Barrister Peter Morcos (OE 1999-2006) was the Guest of Honour at this month’s Queen Elizabeth’s School Junior Awards Ceremony.
Called to the Bar by Inner Temple in 2012, Peter began his legal career fresh from winning a string of awards during his higher education, which took him to the University of Pennsylvania, Lincoln College, Oxford, and London’s BPP College of Law.
He left QE to take up his place at Oxford, in 2006, having gained straight A grades in A-levels in Chemistry, English Literature, French and Mathematics.
In his speech at Junior Awards, Peter, who now lives in Holloway, related one particularly vivid memory of his own time in Year 9 to prize-winners, who were from Years 7–9.
“It was a cold February afternoon. The Year 9 QE Rugby C Team, for which I played centre, was lining up for an away game against Merchant Taylor’s.
“All 15 of us were bright young men, I like to think. Which is why it took us approximately five seconds to realise we were shorter, smaller and scrawnier than the other side. Still, we battled gamely for the opening 20 minutes, keeping the score at 0-0. Finally, however, our staunch defence was breached and the other side scored a try.
“Our captain, Simon, …gave a rousing speech; real blood and thunder stuff. Each and every one of us thought the same thing, I think: ‘We may be the underdogs here, but we can turn this around’. We lined up underneath the posts, scraped and muddy, but ready to bellow our defiance. The conversion came in, and our eyes lit up. It was going just low, and our comeback was set to start.

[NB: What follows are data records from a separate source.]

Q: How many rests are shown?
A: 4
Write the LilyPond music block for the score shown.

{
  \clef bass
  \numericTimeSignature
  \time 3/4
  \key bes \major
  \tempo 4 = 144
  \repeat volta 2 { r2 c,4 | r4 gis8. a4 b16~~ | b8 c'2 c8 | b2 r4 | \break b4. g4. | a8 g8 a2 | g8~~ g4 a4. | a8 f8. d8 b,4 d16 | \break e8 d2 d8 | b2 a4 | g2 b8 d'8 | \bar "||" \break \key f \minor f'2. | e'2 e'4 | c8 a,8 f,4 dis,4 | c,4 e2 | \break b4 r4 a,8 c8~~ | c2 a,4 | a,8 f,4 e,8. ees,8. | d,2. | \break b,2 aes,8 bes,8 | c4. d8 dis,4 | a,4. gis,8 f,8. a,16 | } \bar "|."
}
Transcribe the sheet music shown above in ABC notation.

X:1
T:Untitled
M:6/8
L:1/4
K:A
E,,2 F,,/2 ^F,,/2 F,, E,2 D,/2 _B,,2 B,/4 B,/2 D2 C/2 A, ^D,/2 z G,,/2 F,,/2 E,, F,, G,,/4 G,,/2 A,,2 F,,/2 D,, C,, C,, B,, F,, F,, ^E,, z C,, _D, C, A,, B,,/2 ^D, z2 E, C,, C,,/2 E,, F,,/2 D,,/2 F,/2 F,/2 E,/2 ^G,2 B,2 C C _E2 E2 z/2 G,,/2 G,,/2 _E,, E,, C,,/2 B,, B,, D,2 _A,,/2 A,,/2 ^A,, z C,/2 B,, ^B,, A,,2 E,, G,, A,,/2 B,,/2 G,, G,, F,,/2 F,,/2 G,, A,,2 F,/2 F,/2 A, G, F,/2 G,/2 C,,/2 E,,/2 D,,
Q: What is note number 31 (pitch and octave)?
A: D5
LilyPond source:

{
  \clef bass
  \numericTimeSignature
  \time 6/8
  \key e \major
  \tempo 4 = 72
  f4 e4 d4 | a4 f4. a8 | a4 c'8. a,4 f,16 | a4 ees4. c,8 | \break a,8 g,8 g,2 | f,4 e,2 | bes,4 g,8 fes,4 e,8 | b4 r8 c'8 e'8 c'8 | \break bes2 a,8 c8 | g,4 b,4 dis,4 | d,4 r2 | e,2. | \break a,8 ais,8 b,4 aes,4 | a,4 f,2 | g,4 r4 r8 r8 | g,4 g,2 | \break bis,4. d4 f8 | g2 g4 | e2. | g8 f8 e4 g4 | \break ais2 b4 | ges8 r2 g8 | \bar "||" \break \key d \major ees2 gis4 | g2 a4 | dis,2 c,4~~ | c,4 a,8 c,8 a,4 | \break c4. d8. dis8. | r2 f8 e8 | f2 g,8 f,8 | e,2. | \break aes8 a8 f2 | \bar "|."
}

“Alas, Simon had already leapt to intercept the conversion. He stretched out, pushing the ball with his fingertips. And in so doing he managed to alter the ball’s trajectory; a ball that would have missed by centimetres instead tipped inches over. The conversion was good, and our resistance was broken. We were walloped 37-0.”
And the moral he drew from this “embarrassing defeat” for the benefit of the prize-winners? “True failure only comes once you admit defeat. Until that time, you are still in the game and with enough hard work success is still possible.”
His second piece of advice for the boys was: “When you decide to do something, do it with energy. Do not do it half-heartedly or begrudgingly. Do it happily; do it with ambition.”
During the ceremony, Peter presented more than 100 prizes to the boys, covering not only academic subjects, but also house awards, prizes for commitment and a number of endowed prizes and special awards.
Peter is no stranger to receiving awards himself: over the past six years alone, he has won six, beginning with a Lincoln College award in 2009 for his performance in Finals in his Jurisprudence degree. As an undergraduate there, he was Junior Common Room President and also an Academic Disciplinary Committee Representative.
He was back at the college from 2010–2011 and gained a similar award for his performance on his BCL graduate law course. He then won the Oxford Pro Bono Publico Scholarship to fund his work as a caseworker at the AIRE Centre (Advice on Individual Rights in Europe), a charity where he worked for a few months at the end of 2009 and then again in the summer of 2011.
In the same year, he was awarded an Exhibition by Inner Temple to study the Bar Professional Training Course, which he completed at the BPP College of Law, being graded outstanding. While he studied for an LLM Master of Laws degree in Pennsylvania, in which he graduated with distinction, Peter was awarded both the Withers LLP Scholarship and the Dean’s Scholarship by the university’s Law School.
He now works as a barrister at New Square Chambers in London, with a practice specialising in commercial and public law. Recent cases have included appearing as junior counsel for a Jordanian company in relation to an $80m dispute concerning the construction of a power station in Iraq and as part of a counsel team in a multi-million pound public procurement arbitration relating to a UK defence project. He was also sole counsel successfully representing a Member of Parliament in a civil claim arising out of the discharge of her official duties.
Other high-flying legal alumni who have left the School since the start of the new millennium include Peter’s contemporary, Daniel Isenberg (1999-2006) who went up to Pembroke College, Cambridge, in 2007 and took a double first in History, following in the footsteps of barrister Tom Cleaver, who was at Cambridge from 2004 to 2007 and took a starred first, also in History.